I’m just about halfway through The Demon-Haunted World and I am really enjoying it. I remember very little of it from the first time I read it ten years ago, which is a bit disturbing. With a book that good, I should have remembered more. Much of the book thus far has been spent on a detailed analysis of reports of alien abductions, which Sagan then proceeds to debunk in a calm and rational manner. It’s a fascinating subject, actually, but I’ll save for another time my thoughts on the matter.


I got email from the Democratic party today asking for a donation. This isn’t unusual since I am a Democrat and I’ve donated money in the past.
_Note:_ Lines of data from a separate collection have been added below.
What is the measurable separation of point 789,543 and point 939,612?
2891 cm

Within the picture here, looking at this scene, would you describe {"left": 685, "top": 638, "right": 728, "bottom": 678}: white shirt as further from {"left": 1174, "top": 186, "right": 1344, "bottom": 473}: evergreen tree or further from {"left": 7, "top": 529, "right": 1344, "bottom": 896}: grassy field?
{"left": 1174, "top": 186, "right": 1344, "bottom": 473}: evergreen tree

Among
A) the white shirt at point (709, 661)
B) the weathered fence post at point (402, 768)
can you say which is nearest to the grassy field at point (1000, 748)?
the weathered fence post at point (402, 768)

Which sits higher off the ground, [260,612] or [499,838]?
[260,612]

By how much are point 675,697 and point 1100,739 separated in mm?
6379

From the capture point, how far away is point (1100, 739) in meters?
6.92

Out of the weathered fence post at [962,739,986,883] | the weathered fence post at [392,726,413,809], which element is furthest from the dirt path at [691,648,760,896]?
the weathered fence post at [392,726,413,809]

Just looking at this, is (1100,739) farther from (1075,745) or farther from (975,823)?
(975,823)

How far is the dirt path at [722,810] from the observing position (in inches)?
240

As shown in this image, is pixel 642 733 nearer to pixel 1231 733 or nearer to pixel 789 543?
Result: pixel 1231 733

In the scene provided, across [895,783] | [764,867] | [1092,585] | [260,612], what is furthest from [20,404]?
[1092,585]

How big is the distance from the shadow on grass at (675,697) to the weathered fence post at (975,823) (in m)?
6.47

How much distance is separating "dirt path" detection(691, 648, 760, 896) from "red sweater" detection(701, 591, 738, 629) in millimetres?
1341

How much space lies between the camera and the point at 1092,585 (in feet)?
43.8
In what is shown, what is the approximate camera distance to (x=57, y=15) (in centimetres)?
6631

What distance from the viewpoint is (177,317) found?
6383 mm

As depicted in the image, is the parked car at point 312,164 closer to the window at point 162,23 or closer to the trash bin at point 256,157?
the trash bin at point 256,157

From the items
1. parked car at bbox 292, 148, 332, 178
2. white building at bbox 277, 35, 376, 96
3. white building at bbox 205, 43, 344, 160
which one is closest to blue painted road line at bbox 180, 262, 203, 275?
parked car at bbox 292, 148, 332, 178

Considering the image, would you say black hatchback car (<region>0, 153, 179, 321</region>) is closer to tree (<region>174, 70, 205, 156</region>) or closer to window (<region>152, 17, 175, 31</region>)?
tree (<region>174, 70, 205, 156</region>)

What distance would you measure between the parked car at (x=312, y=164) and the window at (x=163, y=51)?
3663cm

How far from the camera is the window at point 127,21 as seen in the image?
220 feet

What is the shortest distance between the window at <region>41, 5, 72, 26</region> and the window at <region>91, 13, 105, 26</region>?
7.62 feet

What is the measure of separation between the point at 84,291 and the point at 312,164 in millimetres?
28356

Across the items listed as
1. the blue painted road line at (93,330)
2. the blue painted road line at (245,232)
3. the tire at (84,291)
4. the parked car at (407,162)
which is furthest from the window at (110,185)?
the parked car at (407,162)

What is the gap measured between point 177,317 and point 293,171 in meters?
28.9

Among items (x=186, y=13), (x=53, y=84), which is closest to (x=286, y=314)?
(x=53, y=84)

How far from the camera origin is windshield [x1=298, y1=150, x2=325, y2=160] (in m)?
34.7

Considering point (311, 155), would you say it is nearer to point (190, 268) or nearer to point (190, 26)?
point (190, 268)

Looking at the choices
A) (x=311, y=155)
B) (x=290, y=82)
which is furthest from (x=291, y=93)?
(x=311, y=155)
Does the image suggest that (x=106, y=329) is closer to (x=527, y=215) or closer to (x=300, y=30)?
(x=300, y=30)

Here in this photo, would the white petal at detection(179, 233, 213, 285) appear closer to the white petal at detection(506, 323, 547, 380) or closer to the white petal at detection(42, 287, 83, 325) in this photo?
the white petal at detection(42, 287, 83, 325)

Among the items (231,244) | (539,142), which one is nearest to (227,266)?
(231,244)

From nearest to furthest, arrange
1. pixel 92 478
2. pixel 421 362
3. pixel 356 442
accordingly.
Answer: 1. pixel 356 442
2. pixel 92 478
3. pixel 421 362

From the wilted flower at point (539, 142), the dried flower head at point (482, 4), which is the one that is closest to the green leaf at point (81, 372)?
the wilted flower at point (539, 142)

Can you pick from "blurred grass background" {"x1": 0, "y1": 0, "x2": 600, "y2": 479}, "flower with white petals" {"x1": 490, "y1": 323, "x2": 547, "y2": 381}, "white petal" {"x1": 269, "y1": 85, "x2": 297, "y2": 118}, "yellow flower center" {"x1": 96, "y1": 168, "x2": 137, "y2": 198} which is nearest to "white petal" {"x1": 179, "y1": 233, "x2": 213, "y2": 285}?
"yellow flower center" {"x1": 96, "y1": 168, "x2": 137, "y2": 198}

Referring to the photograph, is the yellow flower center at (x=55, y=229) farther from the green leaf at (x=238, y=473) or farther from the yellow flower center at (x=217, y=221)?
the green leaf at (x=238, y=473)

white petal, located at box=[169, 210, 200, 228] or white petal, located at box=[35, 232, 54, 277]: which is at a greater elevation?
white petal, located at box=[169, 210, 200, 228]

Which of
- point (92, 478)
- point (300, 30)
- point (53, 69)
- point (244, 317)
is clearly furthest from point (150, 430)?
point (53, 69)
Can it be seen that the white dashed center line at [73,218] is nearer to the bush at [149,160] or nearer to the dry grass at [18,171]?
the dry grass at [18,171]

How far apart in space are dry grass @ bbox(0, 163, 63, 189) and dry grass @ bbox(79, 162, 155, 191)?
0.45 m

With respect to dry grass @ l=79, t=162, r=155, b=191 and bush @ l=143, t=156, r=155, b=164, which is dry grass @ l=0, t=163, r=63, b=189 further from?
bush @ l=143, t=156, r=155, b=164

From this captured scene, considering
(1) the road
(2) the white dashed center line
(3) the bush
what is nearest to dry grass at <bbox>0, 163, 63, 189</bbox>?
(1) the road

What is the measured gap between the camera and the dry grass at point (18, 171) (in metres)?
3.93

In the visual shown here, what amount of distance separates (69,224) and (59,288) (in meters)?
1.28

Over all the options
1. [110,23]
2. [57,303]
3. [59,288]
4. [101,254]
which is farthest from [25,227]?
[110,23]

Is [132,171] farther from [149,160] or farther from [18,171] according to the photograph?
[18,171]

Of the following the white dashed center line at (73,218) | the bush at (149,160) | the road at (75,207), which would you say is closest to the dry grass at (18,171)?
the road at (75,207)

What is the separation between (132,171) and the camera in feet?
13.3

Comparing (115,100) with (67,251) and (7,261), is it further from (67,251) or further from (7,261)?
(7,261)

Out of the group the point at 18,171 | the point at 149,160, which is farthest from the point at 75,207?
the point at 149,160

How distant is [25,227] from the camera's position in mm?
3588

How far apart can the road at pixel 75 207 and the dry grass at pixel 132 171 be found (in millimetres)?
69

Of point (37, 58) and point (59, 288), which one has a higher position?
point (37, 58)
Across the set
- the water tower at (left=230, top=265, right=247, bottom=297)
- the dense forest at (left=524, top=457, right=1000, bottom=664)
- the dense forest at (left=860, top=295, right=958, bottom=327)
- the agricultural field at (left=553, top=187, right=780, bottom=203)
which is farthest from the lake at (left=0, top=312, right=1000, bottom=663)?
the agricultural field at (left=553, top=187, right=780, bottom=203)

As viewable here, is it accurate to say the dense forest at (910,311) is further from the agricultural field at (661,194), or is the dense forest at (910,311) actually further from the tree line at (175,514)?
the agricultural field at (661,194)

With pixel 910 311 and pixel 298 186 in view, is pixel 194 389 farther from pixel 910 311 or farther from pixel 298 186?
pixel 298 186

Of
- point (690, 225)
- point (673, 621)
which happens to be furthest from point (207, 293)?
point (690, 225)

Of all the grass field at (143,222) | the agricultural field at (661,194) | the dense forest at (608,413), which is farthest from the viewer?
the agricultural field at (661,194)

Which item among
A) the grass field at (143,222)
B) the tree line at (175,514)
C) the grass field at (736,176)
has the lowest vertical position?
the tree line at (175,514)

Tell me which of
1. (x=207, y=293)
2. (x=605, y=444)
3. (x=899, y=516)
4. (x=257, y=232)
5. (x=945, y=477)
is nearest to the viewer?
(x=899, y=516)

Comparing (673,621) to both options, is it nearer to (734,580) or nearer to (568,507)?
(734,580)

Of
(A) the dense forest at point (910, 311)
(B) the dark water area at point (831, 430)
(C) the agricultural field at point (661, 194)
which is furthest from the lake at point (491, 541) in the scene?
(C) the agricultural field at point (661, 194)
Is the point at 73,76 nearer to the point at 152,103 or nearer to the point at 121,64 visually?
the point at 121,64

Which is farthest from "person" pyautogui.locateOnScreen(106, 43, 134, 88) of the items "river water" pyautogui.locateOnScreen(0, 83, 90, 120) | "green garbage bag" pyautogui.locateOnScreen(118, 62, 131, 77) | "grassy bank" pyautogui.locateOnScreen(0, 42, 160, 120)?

I’ve mentioned before, however, how these campaigns use fear more and more as a tactic to obtain votes, and whether Democrat, Republican, or Whig, I dispise these tactics. This time, it wasn’t the fear part that annoyed me. This time, they were asking for money specifically for television ad campaigns. “It is their single biggest expense,” the message read. That filled me with confidence. I’d donate money for them to have the courage to withhold their lame ads from TV. But I can’t see giving them money for ads that I hate to watch anyway, even if they are my party.


Finally, congratulations go out to Lisa on her recent office upgrade, and accompanying promotion to go along with it.